Kelly Burgess, RSS director of accountability, said remote learning and modified grading at the end of last semester may have hurt some students and helped others graduate, but pointed out the district did not just see an increase. Under the same framework, Rowan-Salisbury Schools exceeded the state average for all public schools.

Salisbury High School saw the largest jump — 8.6%. Three other high schools saw above-average increases, with South Rowan at 4.5%, Carson at 4.1% and East Rowan at 3.8%.

West Rowan, at 91%, and North Rowan, at 83.7%, saw their graduation rates stay the same.

Henderson Independent School’s graduation rate declined by 2.9%, but Burgess noted the alternative school has a different accountability model to traditional high schools.

Henderson mostly serves students who have serious conduct infractions. Burgess said the small number of students at the school means they influence the graduation rate more, and the goal with Henderson is often to return alternative students to their previous schools.

The district has taken on other metrics for student success besides graduation and test scores, examining areas like social and academic skills of students as well as their plans after they graduate, but Burgess said the rate is still a good data point that shows the outcome of what the district is doing.

“While some non-renewal districts may work to increase graduation rate by increasing test scores, I think what RSS is doing is a more comprehensive way of going about it,” Burgess said.

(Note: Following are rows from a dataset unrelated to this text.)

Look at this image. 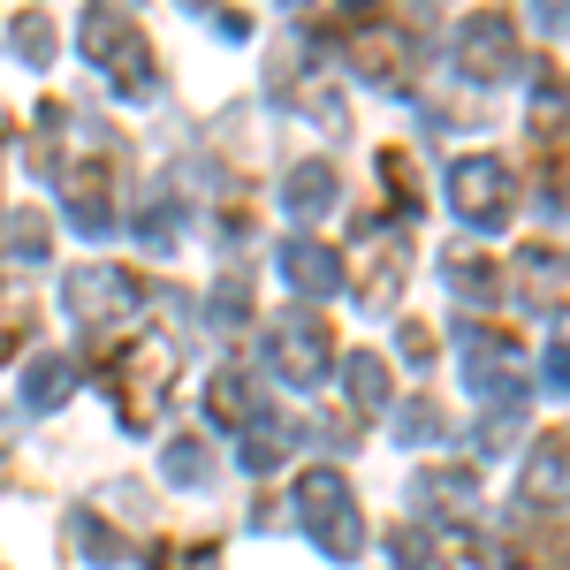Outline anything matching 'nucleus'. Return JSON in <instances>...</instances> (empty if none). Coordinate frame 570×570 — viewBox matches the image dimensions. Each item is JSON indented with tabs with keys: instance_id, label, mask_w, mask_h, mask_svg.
Returning a JSON list of instances; mask_svg holds the SVG:
<instances>
[{
	"instance_id": "obj_14",
	"label": "nucleus",
	"mask_w": 570,
	"mask_h": 570,
	"mask_svg": "<svg viewBox=\"0 0 570 570\" xmlns=\"http://www.w3.org/2000/svg\"><path fill=\"white\" fill-rule=\"evenodd\" d=\"M160 570H214V556H183L176 548V556H160Z\"/></svg>"
},
{
	"instance_id": "obj_5",
	"label": "nucleus",
	"mask_w": 570,
	"mask_h": 570,
	"mask_svg": "<svg viewBox=\"0 0 570 570\" xmlns=\"http://www.w3.org/2000/svg\"><path fill=\"white\" fill-rule=\"evenodd\" d=\"M274 343H282V357H274V365H282V373H289V381H320V373H327V335H320V320H274Z\"/></svg>"
},
{
	"instance_id": "obj_6",
	"label": "nucleus",
	"mask_w": 570,
	"mask_h": 570,
	"mask_svg": "<svg viewBox=\"0 0 570 570\" xmlns=\"http://www.w3.org/2000/svg\"><path fill=\"white\" fill-rule=\"evenodd\" d=\"M282 274L305 282V297H327V289H335V259H327L320 244H282Z\"/></svg>"
},
{
	"instance_id": "obj_7",
	"label": "nucleus",
	"mask_w": 570,
	"mask_h": 570,
	"mask_svg": "<svg viewBox=\"0 0 570 570\" xmlns=\"http://www.w3.org/2000/svg\"><path fill=\"white\" fill-rule=\"evenodd\" d=\"M69 381H77V365H69V357H39V365L23 373V403H31V411H53V403L69 395Z\"/></svg>"
},
{
	"instance_id": "obj_4",
	"label": "nucleus",
	"mask_w": 570,
	"mask_h": 570,
	"mask_svg": "<svg viewBox=\"0 0 570 570\" xmlns=\"http://www.w3.org/2000/svg\"><path fill=\"white\" fill-rule=\"evenodd\" d=\"M69 312L77 320H122V312H137V282L130 274H115V266H91V274H77L69 282Z\"/></svg>"
},
{
	"instance_id": "obj_8",
	"label": "nucleus",
	"mask_w": 570,
	"mask_h": 570,
	"mask_svg": "<svg viewBox=\"0 0 570 570\" xmlns=\"http://www.w3.org/2000/svg\"><path fill=\"white\" fill-rule=\"evenodd\" d=\"M289 206H297V214H320V206H335V176H327V168H305V176H289Z\"/></svg>"
},
{
	"instance_id": "obj_11",
	"label": "nucleus",
	"mask_w": 570,
	"mask_h": 570,
	"mask_svg": "<svg viewBox=\"0 0 570 570\" xmlns=\"http://www.w3.org/2000/svg\"><path fill=\"white\" fill-rule=\"evenodd\" d=\"M168 472H176V480H206V449H198V441H176V449H168Z\"/></svg>"
},
{
	"instance_id": "obj_2",
	"label": "nucleus",
	"mask_w": 570,
	"mask_h": 570,
	"mask_svg": "<svg viewBox=\"0 0 570 570\" xmlns=\"http://www.w3.org/2000/svg\"><path fill=\"white\" fill-rule=\"evenodd\" d=\"M305 518L320 525V540H327L335 556H357L365 532H357V510H351V494H343L335 472H312V480H305Z\"/></svg>"
},
{
	"instance_id": "obj_12",
	"label": "nucleus",
	"mask_w": 570,
	"mask_h": 570,
	"mask_svg": "<svg viewBox=\"0 0 570 570\" xmlns=\"http://www.w3.org/2000/svg\"><path fill=\"white\" fill-rule=\"evenodd\" d=\"M16 53H23V61H46V53H53V46H46V23H39V16H23V23H16Z\"/></svg>"
},
{
	"instance_id": "obj_13",
	"label": "nucleus",
	"mask_w": 570,
	"mask_h": 570,
	"mask_svg": "<svg viewBox=\"0 0 570 570\" xmlns=\"http://www.w3.org/2000/svg\"><path fill=\"white\" fill-rule=\"evenodd\" d=\"M395 563L403 570H434V548H426L419 532H395Z\"/></svg>"
},
{
	"instance_id": "obj_10",
	"label": "nucleus",
	"mask_w": 570,
	"mask_h": 570,
	"mask_svg": "<svg viewBox=\"0 0 570 570\" xmlns=\"http://www.w3.org/2000/svg\"><path fill=\"white\" fill-rule=\"evenodd\" d=\"M23 327H31V312H23V297H16V289H0V357H8V343H16Z\"/></svg>"
},
{
	"instance_id": "obj_1",
	"label": "nucleus",
	"mask_w": 570,
	"mask_h": 570,
	"mask_svg": "<svg viewBox=\"0 0 570 570\" xmlns=\"http://www.w3.org/2000/svg\"><path fill=\"white\" fill-rule=\"evenodd\" d=\"M449 206L472 228H494V220L510 214V168L502 160H456L449 168Z\"/></svg>"
},
{
	"instance_id": "obj_3",
	"label": "nucleus",
	"mask_w": 570,
	"mask_h": 570,
	"mask_svg": "<svg viewBox=\"0 0 570 570\" xmlns=\"http://www.w3.org/2000/svg\"><path fill=\"white\" fill-rule=\"evenodd\" d=\"M502 39H510V16L487 8V16H472V23L456 31V61H464L472 77H510V69H518V46H502Z\"/></svg>"
},
{
	"instance_id": "obj_9",
	"label": "nucleus",
	"mask_w": 570,
	"mask_h": 570,
	"mask_svg": "<svg viewBox=\"0 0 570 570\" xmlns=\"http://www.w3.org/2000/svg\"><path fill=\"white\" fill-rule=\"evenodd\" d=\"M0 252H8V259H23V266H31V259H46V220H31V214H23V220H8Z\"/></svg>"
}]
</instances>
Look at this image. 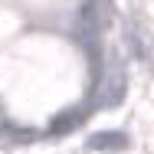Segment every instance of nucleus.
Wrapping results in <instances>:
<instances>
[{"label": "nucleus", "instance_id": "1", "mask_svg": "<svg viewBox=\"0 0 154 154\" xmlns=\"http://www.w3.org/2000/svg\"><path fill=\"white\" fill-rule=\"evenodd\" d=\"M128 144H131V141H128L125 131H98V134H89V138H85V148H89V151L115 154V151H125Z\"/></svg>", "mask_w": 154, "mask_h": 154}, {"label": "nucleus", "instance_id": "2", "mask_svg": "<svg viewBox=\"0 0 154 154\" xmlns=\"http://www.w3.org/2000/svg\"><path fill=\"white\" fill-rule=\"evenodd\" d=\"M125 98V72L122 69H112L105 75V85H102V105L105 108H115Z\"/></svg>", "mask_w": 154, "mask_h": 154}, {"label": "nucleus", "instance_id": "3", "mask_svg": "<svg viewBox=\"0 0 154 154\" xmlns=\"http://www.w3.org/2000/svg\"><path fill=\"white\" fill-rule=\"evenodd\" d=\"M82 118H85L82 108H66V112H59V115L49 122V134H69L72 128L82 125Z\"/></svg>", "mask_w": 154, "mask_h": 154}]
</instances>
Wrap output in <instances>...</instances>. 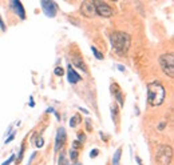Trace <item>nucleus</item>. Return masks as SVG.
Masks as SVG:
<instances>
[{
  "label": "nucleus",
  "mask_w": 174,
  "mask_h": 165,
  "mask_svg": "<svg viewBox=\"0 0 174 165\" xmlns=\"http://www.w3.org/2000/svg\"><path fill=\"white\" fill-rule=\"evenodd\" d=\"M99 154V152H98V149H94V150H91V153H90V156L91 157H96Z\"/></svg>",
  "instance_id": "obj_21"
},
{
  "label": "nucleus",
  "mask_w": 174,
  "mask_h": 165,
  "mask_svg": "<svg viewBox=\"0 0 174 165\" xmlns=\"http://www.w3.org/2000/svg\"><path fill=\"white\" fill-rule=\"evenodd\" d=\"M11 5L13 7V8H15V11H16V13L19 15V18L22 19V20H24L26 13H24V9H23L22 3H20V2H11Z\"/></svg>",
  "instance_id": "obj_10"
},
{
  "label": "nucleus",
  "mask_w": 174,
  "mask_h": 165,
  "mask_svg": "<svg viewBox=\"0 0 174 165\" xmlns=\"http://www.w3.org/2000/svg\"><path fill=\"white\" fill-rule=\"evenodd\" d=\"M110 41H111L113 48L115 49L119 55H122V53H126L127 51H129L131 39H130V36L127 35L126 32H119L118 31V32L111 33V36H110Z\"/></svg>",
  "instance_id": "obj_2"
},
{
  "label": "nucleus",
  "mask_w": 174,
  "mask_h": 165,
  "mask_svg": "<svg viewBox=\"0 0 174 165\" xmlns=\"http://www.w3.org/2000/svg\"><path fill=\"white\" fill-rule=\"evenodd\" d=\"M80 12H82V15H85L86 18H89V19L94 18V16L96 15L94 3L92 2H83L82 5H80Z\"/></svg>",
  "instance_id": "obj_6"
},
{
  "label": "nucleus",
  "mask_w": 174,
  "mask_h": 165,
  "mask_svg": "<svg viewBox=\"0 0 174 165\" xmlns=\"http://www.w3.org/2000/svg\"><path fill=\"white\" fill-rule=\"evenodd\" d=\"M91 49H92V53H94V56H95L96 59H98V60H103V55H102V53H100V52L98 51V49L95 48V47H91Z\"/></svg>",
  "instance_id": "obj_14"
},
{
  "label": "nucleus",
  "mask_w": 174,
  "mask_h": 165,
  "mask_svg": "<svg viewBox=\"0 0 174 165\" xmlns=\"http://www.w3.org/2000/svg\"><path fill=\"white\" fill-rule=\"evenodd\" d=\"M54 73H55L56 76H63L64 75V71H63L62 67H56L55 71H54Z\"/></svg>",
  "instance_id": "obj_16"
},
{
  "label": "nucleus",
  "mask_w": 174,
  "mask_h": 165,
  "mask_svg": "<svg viewBox=\"0 0 174 165\" xmlns=\"http://www.w3.org/2000/svg\"><path fill=\"white\" fill-rule=\"evenodd\" d=\"M80 123H82V117H80L79 114H74V116L71 117V120H70V127L75 128L76 125H79Z\"/></svg>",
  "instance_id": "obj_12"
},
{
  "label": "nucleus",
  "mask_w": 174,
  "mask_h": 165,
  "mask_svg": "<svg viewBox=\"0 0 174 165\" xmlns=\"http://www.w3.org/2000/svg\"><path fill=\"white\" fill-rule=\"evenodd\" d=\"M120 154H122V148H118L115 150L113 156V165H119V160H120Z\"/></svg>",
  "instance_id": "obj_13"
},
{
  "label": "nucleus",
  "mask_w": 174,
  "mask_h": 165,
  "mask_svg": "<svg viewBox=\"0 0 174 165\" xmlns=\"http://www.w3.org/2000/svg\"><path fill=\"white\" fill-rule=\"evenodd\" d=\"M79 109H80V111H82V112H83V113H86V114H87V113H89V111H87V109H83V108H79Z\"/></svg>",
  "instance_id": "obj_29"
},
{
  "label": "nucleus",
  "mask_w": 174,
  "mask_h": 165,
  "mask_svg": "<svg viewBox=\"0 0 174 165\" xmlns=\"http://www.w3.org/2000/svg\"><path fill=\"white\" fill-rule=\"evenodd\" d=\"M95 5V12L102 18H111L114 15V9L105 2H92Z\"/></svg>",
  "instance_id": "obj_5"
},
{
  "label": "nucleus",
  "mask_w": 174,
  "mask_h": 165,
  "mask_svg": "<svg viewBox=\"0 0 174 165\" xmlns=\"http://www.w3.org/2000/svg\"><path fill=\"white\" fill-rule=\"evenodd\" d=\"M115 97H117V100H118V101H119L120 107H122V105H123V100H122V93H120V91H119V89H118V92H117Z\"/></svg>",
  "instance_id": "obj_17"
},
{
  "label": "nucleus",
  "mask_w": 174,
  "mask_h": 165,
  "mask_svg": "<svg viewBox=\"0 0 174 165\" xmlns=\"http://www.w3.org/2000/svg\"><path fill=\"white\" fill-rule=\"evenodd\" d=\"M66 141V130L63 128H59L58 129V133H56V139H55V150L58 152L60 149V147L64 144Z\"/></svg>",
  "instance_id": "obj_9"
},
{
  "label": "nucleus",
  "mask_w": 174,
  "mask_h": 165,
  "mask_svg": "<svg viewBox=\"0 0 174 165\" xmlns=\"http://www.w3.org/2000/svg\"><path fill=\"white\" fill-rule=\"evenodd\" d=\"M72 148H74V150L79 149V148H82V143H79V141H74V143H72Z\"/></svg>",
  "instance_id": "obj_19"
},
{
  "label": "nucleus",
  "mask_w": 174,
  "mask_h": 165,
  "mask_svg": "<svg viewBox=\"0 0 174 165\" xmlns=\"http://www.w3.org/2000/svg\"><path fill=\"white\" fill-rule=\"evenodd\" d=\"M43 144H44V141H43V139H39L38 141H36V147H38V148L43 147Z\"/></svg>",
  "instance_id": "obj_22"
},
{
  "label": "nucleus",
  "mask_w": 174,
  "mask_h": 165,
  "mask_svg": "<svg viewBox=\"0 0 174 165\" xmlns=\"http://www.w3.org/2000/svg\"><path fill=\"white\" fill-rule=\"evenodd\" d=\"M72 61H74V65H75V67H78V68L83 69V72H87L85 63H83V60L80 59V57H72Z\"/></svg>",
  "instance_id": "obj_11"
},
{
  "label": "nucleus",
  "mask_w": 174,
  "mask_h": 165,
  "mask_svg": "<svg viewBox=\"0 0 174 165\" xmlns=\"http://www.w3.org/2000/svg\"><path fill=\"white\" fill-rule=\"evenodd\" d=\"M67 79H68V81L71 83V84H76L78 81L82 80L80 75L75 72V69L71 67V64H68V65H67Z\"/></svg>",
  "instance_id": "obj_8"
},
{
  "label": "nucleus",
  "mask_w": 174,
  "mask_h": 165,
  "mask_svg": "<svg viewBox=\"0 0 174 165\" xmlns=\"http://www.w3.org/2000/svg\"><path fill=\"white\" fill-rule=\"evenodd\" d=\"M13 159H15V156H13V154H12V156H11V157H9V160H7V161H5V163H3L2 165H9V164H11V163H12V161H13Z\"/></svg>",
  "instance_id": "obj_20"
},
{
  "label": "nucleus",
  "mask_w": 174,
  "mask_h": 165,
  "mask_svg": "<svg viewBox=\"0 0 174 165\" xmlns=\"http://www.w3.org/2000/svg\"><path fill=\"white\" fill-rule=\"evenodd\" d=\"M165 88L159 81L147 84V103L151 107H158L165 100Z\"/></svg>",
  "instance_id": "obj_1"
},
{
  "label": "nucleus",
  "mask_w": 174,
  "mask_h": 165,
  "mask_svg": "<svg viewBox=\"0 0 174 165\" xmlns=\"http://www.w3.org/2000/svg\"><path fill=\"white\" fill-rule=\"evenodd\" d=\"M118 69H119V71H125V67H122V65H118Z\"/></svg>",
  "instance_id": "obj_30"
},
{
  "label": "nucleus",
  "mask_w": 174,
  "mask_h": 165,
  "mask_svg": "<svg viewBox=\"0 0 174 165\" xmlns=\"http://www.w3.org/2000/svg\"><path fill=\"white\" fill-rule=\"evenodd\" d=\"M40 5H42L43 11L47 16H50V18H54V16L56 15V11H58V5H56L55 2H42L40 3Z\"/></svg>",
  "instance_id": "obj_7"
},
{
  "label": "nucleus",
  "mask_w": 174,
  "mask_h": 165,
  "mask_svg": "<svg viewBox=\"0 0 174 165\" xmlns=\"http://www.w3.org/2000/svg\"><path fill=\"white\" fill-rule=\"evenodd\" d=\"M172 159H173L172 147L162 145L158 148L157 154H155V160H157V163H158V165H169L172 163Z\"/></svg>",
  "instance_id": "obj_4"
},
{
  "label": "nucleus",
  "mask_w": 174,
  "mask_h": 165,
  "mask_svg": "<svg viewBox=\"0 0 174 165\" xmlns=\"http://www.w3.org/2000/svg\"><path fill=\"white\" fill-rule=\"evenodd\" d=\"M75 165H82V164H80V163H75Z\"/></svg>",
  "instance_id": "obj_31"
},
{
  "label": "nucleus",
  "mask_w": 174,
  "mask_h": 165,
  "mask_svg": "<svg viewBox=\"0 0 174 165\" xmlns=\"http://www.w3.org/2000/svg\"><path fill=\"white\" fill-rule=\"evenodd\" d=\"M85 139H86V137H85V134H83V133L78 134V141H79V143H80V141H85Z\"/></svg>",
  "instance_id": "obj_23"
},
{
  "label": "nucleus",
  "mask_w": 174,
  "mask_h": 165,
  "mask_svg": "<svg viewBox=\"0 0 174 165\" xmlns=\"http://www.w3.org/2000/svg\"><path fill=\"white\" fill-rule=\"evenodd\" d=\"M159 65L163 73L169 77H174V55L173 53H163L159 57Z\"/></svg>",
  "instance_id": "obj_3"
},
{
  "label": "nucleus",
  "mask_w": 174,
  "mask_h": 165,
  "mask_svg": "<svg viewBox=\"0 0 174 165\" xmlns=\"http://www.w3.org/2000/svg\"><path fill=\"white\" fill-rule=\"evenodd\" d=\"M13 137H15V133H12V134H11V136H9V137H8V139H7V140H5V143H11V141L13 140Z\"/></svg>",
  "instance_id": "obj_25"
},
{
  "label": "nucleus",
  "mask_w": 174,
  "mask_h": 165,
  "mask_svg": "<svg viewBox=\"0 0 174 165\" xmlns=\"http://www.w3.org/2000/svg\"><path fill=\"white\" fill-rule=\"evenodd\" d=\"M163 128H165V123H162V124H161V125L158 127V129H159V130H162Z\"/></svg>",
  "instance_id": "obj_27"
},
{
  "label": "nucleus",
  "mask_w": 174,
  "mask_h": 165,
  "mask_svg": "<svg viewBox=\"0 0 174 165\" xmlns=\"http://www.w3.org/2000/svg\"><path fill=\"white\" fill-rule=\"evenodd\" d=\"M58 165H67V159H66L64 153H60L59 160H58Z\"/></svg>",
  "instance_id": "obj_15"
},
{
  "label": "nucleus",
  "mask_w": 174,
  "mask_h": 165,
  "mask_svg": "<svg viewBox=\"0 0 174 165\" xmlns=\"http://www.w3.org/2000/svg\"><path fill=\"white\" fill-rule=\"evenodd\" d=\"M70 159L71 160L78 159V152H76V150H70Z\"/></svg>",
  "instance_id": "obj_18"
},
{
  "label": "nucleus",
  "mask_w": 174,
  "mask_h": 165,
  "mask_svg": "<svg viewBox=\"0 0 174 165\" xmlns=\"http://www.w3.org/2000/svg\"><path fill=\"white\" fill-rule=\"evenodd\" d=\"M135 160H137V163H138V165H142V161H141L139 157H135Z\"/></svg>",
  "instance_id": "obj_28"
},
{
  "label": "nucleus",
  "mask_w": 174,
  "mask_h": 165,
  "mask_svg": "<svg viewBox=\"0 0 174 165\" xmlns=\"http://www.w3.org/2000/svg\"><path fill=\"white\" fill-rule=\"evenodd\" d=\"M0 28H2L3 31H4V29H5V25H4V23L2 21V18H0Z\"/></svg>",
  "instance_id": "obj_26"
},
{
  "label": "nucleus",
  "mask_w": 174,
  "mask_h": 165,
  "mask_svg": "<svg viewBox=\"0 0 174 165\" xmlns=\"http://www.w3.org/2000/svg\"><path fill=\"white\" fill-rule=\"evenodd\" d=\"M86 125H87V130H91V121L86 120Z\"/></svg>",
  "instance_id": "obj_24"
}]
</instances>
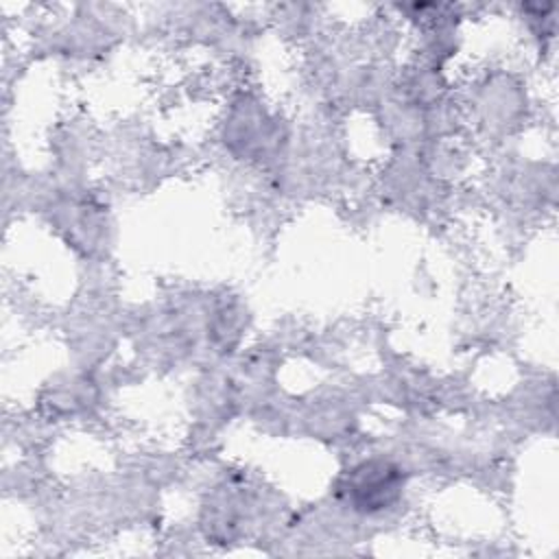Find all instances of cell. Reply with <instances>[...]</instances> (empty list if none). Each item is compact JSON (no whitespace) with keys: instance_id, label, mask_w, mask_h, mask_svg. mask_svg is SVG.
I'll return each instance as SVG.
<instances>
[{"instance_id":"6da1fadb","label":"cell","mask_w":559,"mask_h":559,"mask_svg":"<svg viewBox=\"0 0 559 559\" xmlns=\"http://www.w3.org/2000/svg\"><path fill=\"white\" fill-rule=\"evenodd\" d=\"M347 487H349L347 493L352 496L358 509H365V511L382 509L391 500H395L400 491V476H397V469H393L386 463L382 465L365 463L354 469Z\"/></svg>"}]
</instances>
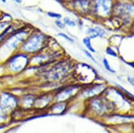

Just getting the number can be a challenge. There’s a whole manual on how to do it, but it’s generally the rate at which students graduate after four years in high school. When a student begins ninth grade, the clock starts ticking on whether he or she will boost or lower the percentage four years later.

Rowan County Early College had the highest graduation rate — more than 95%, but Carson had the highest among traditional high schools — 93%.

Carson Principal Benjamin Crawford attributed the high and climbing rate at Carson to the culture at the school and the expectation that students will be successful when they get there.

Crawford has only been principal at Carson for a year and does not take credit for work that has been going on at the school for years. He offered an analogy for the school’s mentality.

“How successful would UPS be if 90% of the packages that they shipped got where they need to be?” Crawford asked. “That would be unacceptable for a company like that. So that’s our belief too. These kids are way more important than the packages that UPS is shipping. We have a job to do, which is to take them from point A, walking in the door, to point B, which is graduation.”

He gave credit to other staff, particularly support roles like school social workers and counselors who are part of building that culture.

Crawford pointed out the challenge is often reaching students who are at risk, not those who would graduate with no intervention on the part of the school, which makes up what on paper is a few percentage points but could account for a large number of students who slipped through the cracks.